The average global temperature is increasing. Warming of oceans, rising sea level, and melting of glaciers happen due to this. According to the UN, it is likely that by the end of the century global temperature will be greater than 1.50C in its current amount. By 2030 UN would like to strengthen resistance and adaptive capacity to climate-related hazards and natural disasters everywhere and put climate change measures into effect in national policies strategies and planning. They would also like to improve education on the matter of climate change as a whole.

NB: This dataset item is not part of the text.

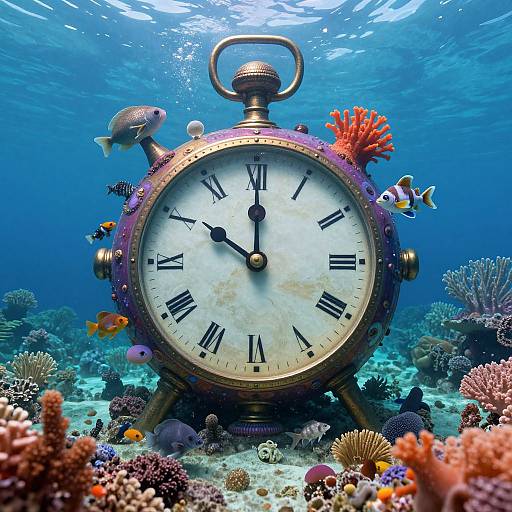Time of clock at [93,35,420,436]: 10:00
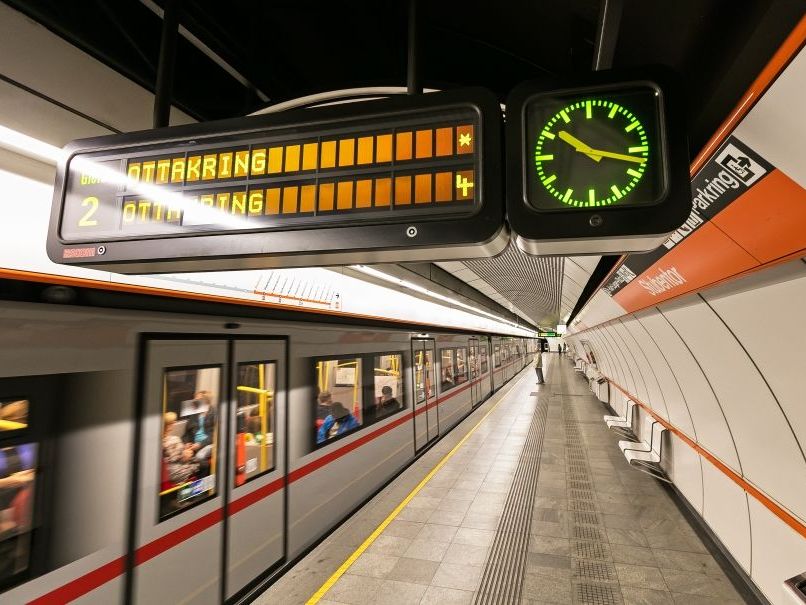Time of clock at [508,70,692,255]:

Saving energy, food, and water resources, using renewable sources of energy, reforestation, buying products only from sustainable, forest-friendly companies, reducing meat consumption, proper waste management, and using public transportations are some steps that we can follow.


Life Below Water

Since oceans contain many species and cover 3/4 of the earth’s surface, pollution and contamination affect marine life and affect the quality of drinking water. About 3 billion lives depend on marine and coastal biodiversity. By 2030 UN would like to significantly reduce or eliminate marine pollution and protect marine and coastal ecosystems. They would also like to increase the economic benefits from marine resources. Reducing wastes and our carbon footprint, taking sustainable seafood, and using alternatives for plastic are some steps that we can follow.


Life On Land

Earth contains a vast diversity of life forms and we must protect their diverse ecosystems. So that the upcoming generation can benefit from their natural gift. Life has thrived on earth for millions of years because in a healthy and diverse ecosystem all the different kinds of living things take care of each other. Trees strive to grow tall so they have the best chance of soaking up the sun’s rays. Animal-like squirrels rely on trees for food but the ecosystem can easily be disrupted. Cutting trees affect species who lived in them or use them for food and shelter. Endangered animals must be protected from hunters by creating laws. Reforestation and afforestation must also be done. Indigenous people are sharing their ancient knowledge about growing better crops. So we can reduce food scarcity.


The SDGs must be implemented in an integrated way to help countries tackle complex challenges and layout a more sustainable future.


Achieving the SDGs requires the partnership of governments, the private sector, civil society, and citizens alike to make sure we leave a better planet for future generations.